Além de serem lamentados e condenados por toda a sociedade, casos como esses devem servir de alerta para os profissionais da química que atuam ou pretendem atuar como Responsáveis Técnicos, adverte o diretor executivo do CRQ-IV, Manlio de Augustinis. Ele diz que a sociedade espera muito mais do que uma simples e muitas vezes inócua assinatura de alguém que se propõe a responder pela qualidade e segurança de um produto químico. "Nós somos rigorosos ao avaliar se um profissional indicado para a função de responsável técnico tem formação compatível para aquela atividade, mas muitas vezes não temos como checar se ele de fato está cumprindo com a obrigação de orientar e supervisionar a produção, ou se simplesmente está vendendo a sua assinatura", explicou, completando que seria necessário manter um fiscal em cada uma das mais de oito mil empresas registradas para verificar isso.
Manual
O diretor do CRQ-IV disse que é preciso acabar com a cultura do querer ganhar sem trabalhar ou de se submeter às ordens que visam exclusivamente o lucro em detrimento da aplicação correta dos procedimentos técnicos. Seja numa empresa que fabrica produtos de limpeza, seja num laboratório que produz medicamentos, o Responsável Técnico nunca poderá se esquecer que o destinatário final daquele produto será sempre o ser humano. Negligenciar essa verdade é o mesmo que virar as costas para a vida, ressaltou Augustinis. O executivo garantiu que esses casos, assim como todos os outros que chegarem ao conhecimento do Conselho, serão apurados e, se for comprovada má-fé ou inabilidade, os químicos responsáveis técnicos serão duramente punidos e ainda poderão ser processados civil e criminalmente pelo Ministério Público.

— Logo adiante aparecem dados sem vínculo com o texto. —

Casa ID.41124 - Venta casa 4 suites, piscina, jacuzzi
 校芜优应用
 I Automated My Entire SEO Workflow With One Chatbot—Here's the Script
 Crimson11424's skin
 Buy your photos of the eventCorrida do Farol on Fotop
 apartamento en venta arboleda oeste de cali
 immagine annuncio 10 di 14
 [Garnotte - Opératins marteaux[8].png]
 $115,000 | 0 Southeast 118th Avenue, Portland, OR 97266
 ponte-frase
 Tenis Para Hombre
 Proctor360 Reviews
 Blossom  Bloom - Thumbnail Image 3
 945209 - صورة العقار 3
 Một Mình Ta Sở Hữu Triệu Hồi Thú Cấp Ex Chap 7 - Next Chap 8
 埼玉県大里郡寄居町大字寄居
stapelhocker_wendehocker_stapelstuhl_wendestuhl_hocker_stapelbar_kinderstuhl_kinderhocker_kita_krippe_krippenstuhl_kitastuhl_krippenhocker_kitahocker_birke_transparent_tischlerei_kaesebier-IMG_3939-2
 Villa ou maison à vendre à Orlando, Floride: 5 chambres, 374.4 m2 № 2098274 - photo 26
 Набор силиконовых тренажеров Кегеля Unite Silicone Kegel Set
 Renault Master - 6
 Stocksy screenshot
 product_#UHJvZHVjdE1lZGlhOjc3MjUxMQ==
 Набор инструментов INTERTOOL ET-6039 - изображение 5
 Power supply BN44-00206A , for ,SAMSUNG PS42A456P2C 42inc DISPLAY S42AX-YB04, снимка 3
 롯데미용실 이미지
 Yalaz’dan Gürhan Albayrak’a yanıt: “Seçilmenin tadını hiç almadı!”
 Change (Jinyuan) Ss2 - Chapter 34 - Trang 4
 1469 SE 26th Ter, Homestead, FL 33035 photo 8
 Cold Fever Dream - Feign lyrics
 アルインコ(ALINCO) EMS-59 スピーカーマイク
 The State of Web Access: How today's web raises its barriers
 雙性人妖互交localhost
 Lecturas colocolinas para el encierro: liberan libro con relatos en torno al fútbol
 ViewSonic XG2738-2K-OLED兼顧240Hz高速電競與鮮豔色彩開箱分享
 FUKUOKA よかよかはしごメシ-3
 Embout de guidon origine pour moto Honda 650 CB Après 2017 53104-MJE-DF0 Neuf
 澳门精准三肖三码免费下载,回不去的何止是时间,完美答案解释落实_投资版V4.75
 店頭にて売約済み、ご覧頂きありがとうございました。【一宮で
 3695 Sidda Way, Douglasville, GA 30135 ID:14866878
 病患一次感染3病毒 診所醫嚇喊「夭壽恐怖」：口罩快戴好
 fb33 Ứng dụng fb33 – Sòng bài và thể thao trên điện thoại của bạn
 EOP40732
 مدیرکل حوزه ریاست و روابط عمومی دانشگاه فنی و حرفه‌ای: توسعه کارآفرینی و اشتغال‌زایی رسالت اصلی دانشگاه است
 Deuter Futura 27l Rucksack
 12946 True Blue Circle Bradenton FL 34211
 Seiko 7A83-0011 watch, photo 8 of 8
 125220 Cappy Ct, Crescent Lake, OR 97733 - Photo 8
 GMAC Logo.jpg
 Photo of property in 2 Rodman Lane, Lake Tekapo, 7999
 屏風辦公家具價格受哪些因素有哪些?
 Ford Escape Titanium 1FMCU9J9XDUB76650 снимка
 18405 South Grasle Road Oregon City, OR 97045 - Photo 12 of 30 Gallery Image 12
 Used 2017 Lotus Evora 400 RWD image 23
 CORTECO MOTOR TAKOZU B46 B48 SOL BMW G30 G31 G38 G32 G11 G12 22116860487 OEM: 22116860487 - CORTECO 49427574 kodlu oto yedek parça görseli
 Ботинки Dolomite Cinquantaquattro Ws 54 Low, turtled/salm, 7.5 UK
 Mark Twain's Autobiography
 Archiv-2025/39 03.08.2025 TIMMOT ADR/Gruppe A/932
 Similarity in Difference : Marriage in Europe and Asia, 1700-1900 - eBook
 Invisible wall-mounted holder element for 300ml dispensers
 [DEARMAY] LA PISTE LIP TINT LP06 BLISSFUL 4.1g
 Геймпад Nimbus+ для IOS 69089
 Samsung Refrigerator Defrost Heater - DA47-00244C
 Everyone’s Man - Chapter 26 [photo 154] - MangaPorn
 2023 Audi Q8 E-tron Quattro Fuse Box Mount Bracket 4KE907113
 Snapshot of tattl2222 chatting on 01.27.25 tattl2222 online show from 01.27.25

Em setembro do ano passado, o CRQ-IV editou um livrete chamado Manual de Responsabilidade Técnica. Além de distribuir a publicação aos profissionais que passaram a assumir essa função, também disponibilizou o material em seu site para todos os interessados. Clique aqui para obter uma cópia.
Escrito numa linguagem simples e direta, o manual dá todas as dicas de como o profissional deve proceder e até traz uma relação de perguntas que freqüentemente são enviadas ao CRQ-IV. O Responsável Técnico tem obrigação de conhecer o manual, não podendo jamais poderá alegar ignorância quanto ao seu conteúdo. Uma punição por ferir o Código de Ética da categoria pode comprometer toda uma carreira e condenar o profissional ao ostracismo.